Directions - Among the lines of data below, reproduce only those from the one with "Şerif Ural Erdem" through the one with "1106 PHILADELPHIA AVE, National", exactly as they stand, both ends included.

The data -

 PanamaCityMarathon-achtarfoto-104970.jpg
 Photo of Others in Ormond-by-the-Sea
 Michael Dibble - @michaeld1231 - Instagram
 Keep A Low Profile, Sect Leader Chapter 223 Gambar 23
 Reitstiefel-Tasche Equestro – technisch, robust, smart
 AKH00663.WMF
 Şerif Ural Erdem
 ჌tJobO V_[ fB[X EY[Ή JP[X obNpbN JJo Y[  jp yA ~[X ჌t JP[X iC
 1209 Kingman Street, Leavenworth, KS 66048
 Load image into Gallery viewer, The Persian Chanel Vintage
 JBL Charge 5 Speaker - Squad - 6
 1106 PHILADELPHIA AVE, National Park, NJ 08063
==
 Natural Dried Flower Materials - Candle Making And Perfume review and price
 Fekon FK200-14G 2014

Result of this task -
 Şerif Ural Erdem
 ჌tJobO V_[ fB[X EY[Ή JP[X obNpbN JJo Y[  jp yA ~[X ჌t JP[X iC
 1209 Kingman Street, Leavenworth, KS 66048
 Load image into Gallery viewer, The Persian Chanel Vintage
 JBL Charge 5 Speaker - Squad - 6
 1106 PHILADELPHIA AVE, National Park, NJ 08063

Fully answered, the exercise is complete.